[MD] How far do you go to preserve individual life?

Magnus Berg McMagnus at home.se
Sat Sep 18 11:33:06 PDT 2010


On 2010-09-18 17:21, ARLO J BENSINGER JR wrote:
> [Magnus]
> Yes, it's only that the neural nets are inside the brain, not between brains. I
> don't understand the reluctance to realize the similarity.
>
> [Arlo]
> This is a bit like saying the Internet is inside computers not between them.

No, intellectual patterns are inside computers.

> Sure there is hardware inside a computer on which the sociality rests, but a
> single computer is not social.

I'd say it is. Not social in the normal sense of the word, but it does 
contain a social pattern with different organs just as a human city.


> [Magnus]
> So, what you're doing is to severely limit my possibility to refute your
> theory. You're making it a tautology. Not very scientific of you.
>
> [Arlo]
> Refutation is not a function of quantity.

Quantity? Where did that come from?

> [Magnus]
> Then what about a computer? How is a computer able to support an intellectual
> pattern like a book, or a design specification for a new car? You can remove it
> from the internet, and it will support that book more or less forever. It will
> not decay.
>
> [Arlo]
> When the hardware is preserved, sure the patterns it supports can be held in
> stasis. I think a human brain, theoretically, can be kept in stasis for quite a
> while, but you are introducing now a team of people working specifically to
> preserve hardware.

Where did I mention a team of people? I was talking about a computer.
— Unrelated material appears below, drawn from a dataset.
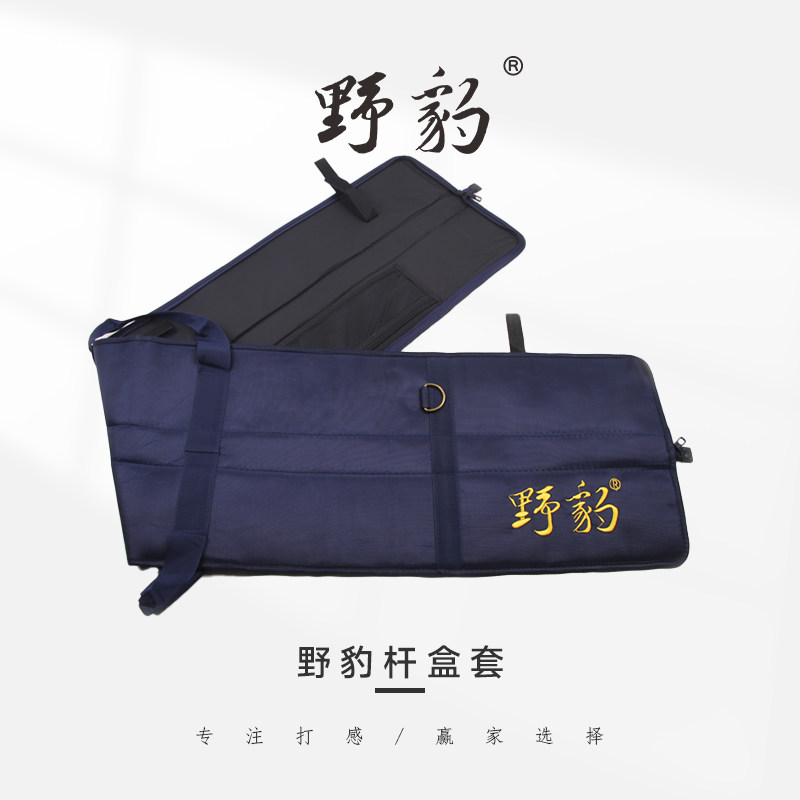 野豹台球杆盒台球杆盒外包图片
> A computer, consisting of more durable inorganic patterns than brains, will
> last longer in a state of isolation, but this is only saying that hieroglyphs
> outlive organs. Okay, as we move up the hierarchy pattern duration becomes less
> strong.

Duration? Where is this duration mentioned in the MoQ? It's pretty 
frustrating to discuss the levels with people here because you always 
come up with excuses to explain why my thought experiments doesn't work 
in the conservative version of the MoQ.

Explain in terms of the levels. Point to the stuff in a computer and say 
which is which. How hard could it be?

And by the way, this dependency thing. For every quality event you must 
be able to show the dependency for *that* event. So, if you have an 
intellectual quality event, you have to be able to show the social event 
that supports it, the biological event that supports that, and the 
inorganic event that supported the biological. So, duration, decay and 
all those excuses simply can't be a part of such an explanation.

> [Magnus]
> If you only rely on a human society to support intellectual patterns, you will
> simply fail sooner or later. You just haven't dug deep enough.
>
> [Arlo]
> Personally, I do not. I think sociality is evident is at least several other
> complex biological patterns. But you are confusing storage and generation here.

No, a computer is much more than storage. It can experience intellectual 
patterns. Not dynamically, but statically. And the levels are static, so 
a static intellectual experience of a computer is just as real as the 
same intellectual experience of a human. That is the only way you can 
interpret the MoQ's first two divisions DQ/SQ, and then the static 
levels, right?

So, what you need to do is to explain how a computer can support 
intellectual patterns. I mean that a computer's ability to do that is 
analogous to a human's ability to do it, it's just the dynamic influence 
that is completely absent in a computer.